Reproduce every line of the records below with each occurrence of "camera" replaced by "viewpoint", leaving everything else unchanged. Omit the pictures from your output.

# Start of SOURCE MATERIAL

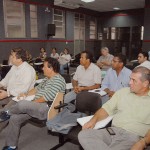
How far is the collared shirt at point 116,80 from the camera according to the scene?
10.5 feet

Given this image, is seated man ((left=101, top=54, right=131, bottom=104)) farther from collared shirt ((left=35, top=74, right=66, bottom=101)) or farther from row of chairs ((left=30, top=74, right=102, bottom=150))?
collared shirt ((left=35, top=74, right=66, bottom=101))

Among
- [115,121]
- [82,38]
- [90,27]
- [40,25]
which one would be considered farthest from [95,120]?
[90,27]

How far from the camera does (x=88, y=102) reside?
2.61m

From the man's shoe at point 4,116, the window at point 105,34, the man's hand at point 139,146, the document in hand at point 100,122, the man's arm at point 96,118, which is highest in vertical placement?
the window at point 105,34

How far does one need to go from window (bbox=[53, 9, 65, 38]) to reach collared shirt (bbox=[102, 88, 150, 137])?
9025 mm

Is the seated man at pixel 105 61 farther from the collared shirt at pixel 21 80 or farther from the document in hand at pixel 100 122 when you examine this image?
the document in hand at pixel 100 122

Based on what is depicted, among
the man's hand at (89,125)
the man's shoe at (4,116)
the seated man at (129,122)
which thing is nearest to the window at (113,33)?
the man's shoe at (4,116)

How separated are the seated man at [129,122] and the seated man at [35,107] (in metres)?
0.80

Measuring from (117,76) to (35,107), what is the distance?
4.76 ft

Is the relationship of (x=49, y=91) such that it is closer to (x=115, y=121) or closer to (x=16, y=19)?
(x=115, y=121)

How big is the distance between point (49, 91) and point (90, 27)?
11.4 m

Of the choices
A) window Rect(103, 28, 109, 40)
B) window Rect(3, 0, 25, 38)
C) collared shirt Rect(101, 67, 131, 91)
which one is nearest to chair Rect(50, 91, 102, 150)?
collared shirt Rect(101, 67, 131, 91)

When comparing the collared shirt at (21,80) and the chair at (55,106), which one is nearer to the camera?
the chair at (55,106)

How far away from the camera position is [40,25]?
965cm
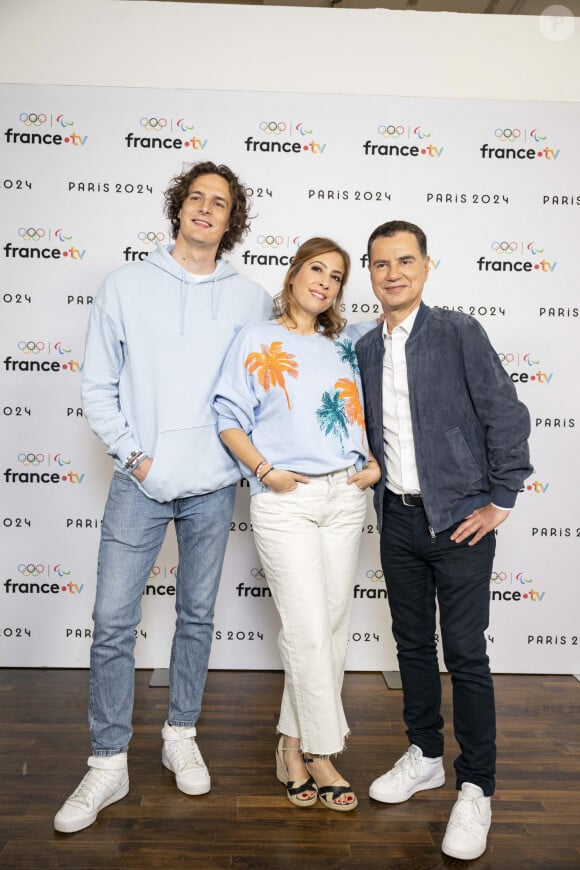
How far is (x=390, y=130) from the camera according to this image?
303 cm

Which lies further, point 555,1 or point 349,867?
point 555,1

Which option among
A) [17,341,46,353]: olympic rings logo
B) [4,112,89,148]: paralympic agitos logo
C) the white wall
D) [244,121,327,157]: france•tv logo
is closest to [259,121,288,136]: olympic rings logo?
[244,121,327,157]: france•tv logo

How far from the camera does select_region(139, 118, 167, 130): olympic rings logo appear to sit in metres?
2.99

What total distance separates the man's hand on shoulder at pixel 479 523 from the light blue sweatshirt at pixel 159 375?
27.0 inches

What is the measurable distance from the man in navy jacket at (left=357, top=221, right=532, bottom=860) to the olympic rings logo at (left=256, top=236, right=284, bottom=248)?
1064 millimetres

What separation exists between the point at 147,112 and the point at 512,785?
9.26ft

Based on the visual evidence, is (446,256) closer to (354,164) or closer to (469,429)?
(354,164)

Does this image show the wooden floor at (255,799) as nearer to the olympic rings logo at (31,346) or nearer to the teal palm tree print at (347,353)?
the teal palm tree print at (347,353)

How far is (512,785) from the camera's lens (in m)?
2.21

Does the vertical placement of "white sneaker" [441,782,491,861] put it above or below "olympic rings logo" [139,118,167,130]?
below

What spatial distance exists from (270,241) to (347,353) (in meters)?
1.11

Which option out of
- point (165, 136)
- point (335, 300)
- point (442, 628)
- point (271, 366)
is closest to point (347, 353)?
point (335, 300)

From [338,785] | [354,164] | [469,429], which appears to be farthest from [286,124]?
[338,785]

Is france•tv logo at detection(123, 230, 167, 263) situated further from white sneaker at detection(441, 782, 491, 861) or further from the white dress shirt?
white sneaker at detection(441, 782, 491, 861)
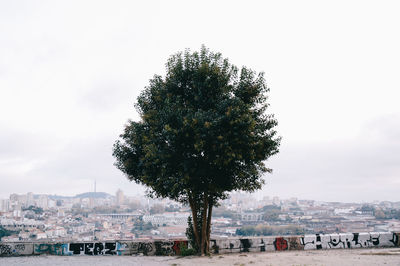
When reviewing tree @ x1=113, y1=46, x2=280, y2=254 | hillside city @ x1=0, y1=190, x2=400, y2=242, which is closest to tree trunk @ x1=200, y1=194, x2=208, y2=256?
tree @ x1=113, y1=46, x2=280, y2=254

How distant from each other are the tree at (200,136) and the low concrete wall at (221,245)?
1.96m

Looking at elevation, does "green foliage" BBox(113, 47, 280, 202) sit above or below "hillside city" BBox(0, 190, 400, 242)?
above

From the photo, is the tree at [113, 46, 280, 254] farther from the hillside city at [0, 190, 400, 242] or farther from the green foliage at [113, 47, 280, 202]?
the hillside city at [0, 190, 400, 242]

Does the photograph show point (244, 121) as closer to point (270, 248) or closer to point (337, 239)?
point (270, 248)

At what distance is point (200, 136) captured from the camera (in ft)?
46.1

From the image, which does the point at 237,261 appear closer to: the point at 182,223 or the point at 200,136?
the point at 200,136

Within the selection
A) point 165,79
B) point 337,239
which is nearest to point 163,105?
point 165,79

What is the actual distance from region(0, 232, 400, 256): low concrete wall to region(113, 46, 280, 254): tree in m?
1.96

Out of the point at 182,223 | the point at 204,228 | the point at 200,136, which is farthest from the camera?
the point at 182,223

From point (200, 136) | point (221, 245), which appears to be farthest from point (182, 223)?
point (200, 136)

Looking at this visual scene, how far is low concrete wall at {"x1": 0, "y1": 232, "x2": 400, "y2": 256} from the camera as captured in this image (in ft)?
55.3

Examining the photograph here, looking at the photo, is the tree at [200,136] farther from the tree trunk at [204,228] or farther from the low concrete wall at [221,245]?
the low concrete wall at [221,245]

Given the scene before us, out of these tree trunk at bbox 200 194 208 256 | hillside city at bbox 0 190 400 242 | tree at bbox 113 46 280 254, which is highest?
tree at bbox 113 46 280 254

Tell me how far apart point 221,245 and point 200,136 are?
7.01 meters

# End of SOURCE MATERIAL

RESULT:
How far is the collared shirt at point 116,80 from the viewpoint according to the scene?
10.5 feet

Given this image, is seated man ((left=101, top=54, right=131, bottom=104)) farther from collared shirt ((left=35, top=74, right=66, bottom=101)) or farther from row of chairs ((left=30, top=74, right=102, bottom=150))?
collared shirt ((left=35, top=74, right=66, bottom=101))

Among
- [115,121]
- [82,38]
- [90,27]
- [40,25]
which one would be considered farthest from [95,120]?
[90,27]

How far from the viewpoint does (x=88, y=102) reside?
2.61m

From the man's shoe at point 4,116, the window at point 105,34, the man's hand at point 139,146, the document in hand at point 100,122, the man's arm at point 96,118, which is highest in vertical placement?
the window at point 105,34

How far does one need to go from window (bbox=[53, 9, 65, 38]) to reach collared shirt (bbox=[102, 88, 150, 137])?
9025 mm

Is the seated man at pixel 105 61 farther from the collared shirt at pixel 21 80 or farther from the document in hand at pixel 100 122 when you examine this image?
the document in hand at pixel 100 122

Based on what is depicted, among
the man's hand at (89,125)
the man's shoe at (4,116)
the seated man at (129,122)
which thing is nearest to the window at (113,33)?
the man's shoe at (4,116)

How separated are the seated man at [129,122] and the seated man at [35,107] (in metres)?
0.80

Measuring from (117,76) to (35,107), what is the distance?
4.76 ft

Is the relationship of (x=49, y=91) such that it is closer to (x=115, y=121) or closer to (x=16, y=19)?
(x=115, y=121)

How big is the distance between point (49, 91) and point (90, 27)?
11.4 m

Of the choices
A) window Rect(103, 28, 109, 40)
B) window Rect(3, 0, 25, 38)
C) collared shirt Rect(101, 67, 131, 91)
which one is nearest to chair Rect(50, 91, 102, 150)?
collared shirt Rect(101, 67, 131, 91)

When comparing the collared shirt at (21,80) and the chair at (55,106), which one is nearer to the viewpoint?
the chair at (55,106)

How far away from the viewpoint position is [40,25]?
965cm
How far is (x=390, y=130) from the viewpoint according to this image?
303 cm

Which lies further, point 555,1 or point 349,867?
point 555,1

Which option among
A) [17,341,46,353]: olympic rings logo
B) [4,112,89,148]: paralympic agitos logo
C) the white wall
D) [244,121,327,157]: france•tv logo
is closest to [259,121,288,136]: olympic rings logo?
[244,121,327,157]: france•tv logo

How far from the viewpoint does select_region(139, 118, 167, 130): olympic rings logo appear to sit in metres?
2.99

What total distance separates the man's hand on shoulder at pixel 479 523 from the light blue sweatshirt at pixel 159 375?
27.0 inches

What is the measurable distance from the man in navy jacket at (left=357, top=221, right=532, bottom=860) to the olympic rings logo at (left=256, top=236, right=284, bottom=248)?
1064 millimetres

What separation exists between the point at 147,112 and the point at 512,785?
9.26ft

Based on the visual evidence, is (446,256) closer to (354,164) or closer to (469,429)?
(354,164)

Does this image show the wooden floor at (255,799) as nearer to the olympic rings logo at (31,346) or nearer to the teal palm tree print at (347,353)?
the teal palm tree print at (347,353)

How far is (512,785) from the viewpoint's lens (in m)?
2.21

Does the vertical placement of "white sneaker" [441,782,491,861] put it above or below "olympic rings logo" [139,118,167,130]?
below

What spatial distance exists from (270,241) to (347,353) (in meters)?
1.11

Which option out of
- point (165, 136)
- point (335, 300)
- point (442, 628)
- point (271, 366)
is closest to point (347, 353)?
point (335, 300)

From [338,785] | [354,164] | [469,429], which appears to be farthest from [286,124]?
[338,785]

Is france•tv logo at detection(123, 230, 167, 263) situated further from white sneaker at detection(441, 782, 491, 861) or further from the white dress shirt?
white sneaker at detection(441, 782, 491, 861)
When reviewing tree @ x1=113, y1=46, x2=280, y2=254 | hillside city @ x1=0, y1=190, x2=400, y2=242, which is closest to tree trunk @ x1=200, y1=194, x2=208, y2=256?
tree @ x1=113, y1=46, x2=280, y2=254

How distant from each other are the tree at (200,136) and the low concrete wall at (221,245)?
1.96m

Looking at elevation, does "green foliage" BBox(113, 47, 280, 202) sit above or below "hillside city" BBox(0, 190, 400, 242)?
above

From the photo, is the tree at [113, 46, 280, 254] farther from the hillside city at [0, 190, 400, 242] or farther from the green foliage at [113, 47, 280, 202]?
the hillside city at [0, 190, 400, 242]

Does the photograph show point (244, 121) as closer to point (270, 248) or closer to point (337, 239)?
point (270, 248)

At what distance is point (200, 136) captured from the viewpoint (in ft)?
46.1

From the image, which does the point at 237,261 appear closer to: the point at 182,223 or the point at 200,136?
the point at 200,136

Within the selection
A) point 165,79
B) point 337,239
which is nearest to point 163,105?
point 165,79

What is the actual distance from region(0, 232, 400, 256): low concrete wall to region(113, 46, 280, 254): tree in m?
1.96

Out of the point at 182,223 | the point at 204,228 | the point at 200,136, which is farthest from the viewpoint?
the point at 182,223

From point (200, 136) | point (221, 245), which appears to be farthest from point (182, 223)?
point (200, 136)

Looking at this visual scene, how far is low concrete wall at {"x1": 0, "y1": 232, "x2": 400, "y2": 256} from the viewpoint as captured in this image (in ft)?
55.3

Examining the photograph here, looking at the photo, is the tree at [200,136] farther from the tree trunk at [204,228] or farther from the low concrete wall at [221,245]?
the low concrete wall at [221,245]

Given the scene before us, out of these tree trunk at bbox 200 194 208 256 | hillside city at bbox 0 190 400 242 | tree at bbox 113 46 280 254, which is highest?
tree at bbox 113 46 280 254

Tell me how far apart point 221,245 and point 200,136 are?
7.01 meters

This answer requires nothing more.